Hundreds of security personnel surrounded the “Gota Go Gama” protest camp, mockingly named after the former Sri Lankan President Gotabaya Rajapaksa, past midnight and then took apart a section of it, the two organisers said.
At least 50 protesters were injured, the organisers said, including some journalists who were beaten by security forces.
“It was a systematic and premeditated attack,” protest organiser Chameera Dedduwage told Reuters. “They actually brutally attacked people.”
Police and army spokespeople did not immediately respond to calls from Reuters.
Sri Lanka is under a state of emergency imposed by new President Ranil Wickremesinghe on Sunday. Previous emergency regulations have been used to give powers to the military to detain and arrest protesters, and curtail the right to protest.
Wickremesinghe, the former prime minister, was sworn into office on Thursday after winning a parliamentary vote this week, following the resignation of Rajapaksa who fled to Sri Lanka in the wake of massive public protests triggered by the country’s worst economic crisis in seven decades.
After surrounding the protest camp, security personnel moved in front of the presidential secretariat, started dismantling some tents and assaulted protesters in the area, protest organiser Manjula Samarasekara said.

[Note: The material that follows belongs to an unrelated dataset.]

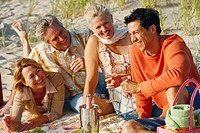 Two mature couples sitting on the beach and holding champagne flutes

A part of the colonial-era secretariat was occupied by protesters, along with the president and prime minister’s official residences earlier this month. The residences were later handed back to government authorities.
“Very concerned about reports from the Galle Face protest site,” Sarah Hulton, the British High Commissioner to Sri Lanka, said in a tweet.
“We have made clear the importance of the right to peaceful protest.”